The required output is a word-for-word restatement of the material below, from the line with "废：废纸 废水 荒废 废墟 废寝忘食" through its last line, inclusive.

┄┄┄┄┄┄

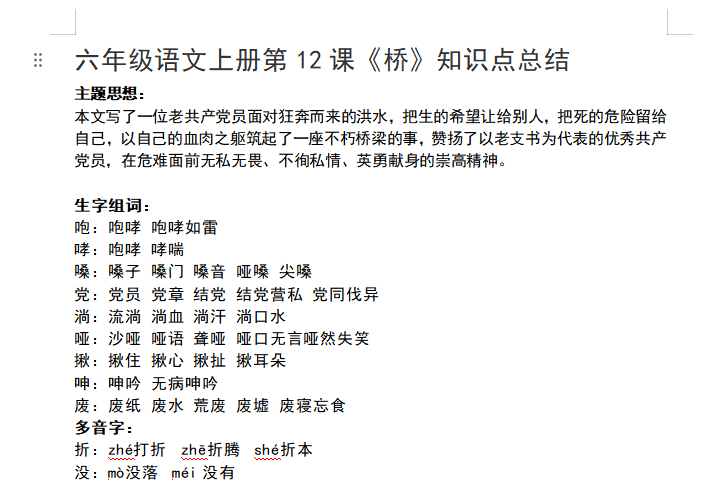 六年级语文上册第 12 课《桥》知识点总结

主题思想：
本文写了一位老共产党员面对狂奔而来的洪水，把生的希望让给别人，把死的危险留给自己，以自己的血肉之躯筑起了一座不朽桥梁的事，赞扬了以老支书为代表的优秀共产党员，在危难面前无私无畏、不徇私情、英勇献身的崇高精神。

生字组词：
咆：咆哮 咆哮如雷
哮：咆哮 哮喘
嗓：嗓子 嗓门 嗓音 哑嗓 尖嗓
党：党员 党章 结党 结党营私 党同伐异
淌：流淌 淌血 淌汗 淌口水
哑：沙哑 哑语 聋哑 哑口无言哑然失笑
揪：揪住 揪心 揪扯 揪耳朵
呻：呻吟 无病呻吟
废：废纸 废水 荒废 废墟 废寝忘食
多音字：
折：zhé打折 zhē折腾 shé折本
没：mò没落 méi 没有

┄┄┄┄┄┄

### Your response
废：废纸 废水 荒废 废墟 废寝忘食
多音字：
折：zhé打折 zhē折腾 shé折本
没：mò没落 méi 没有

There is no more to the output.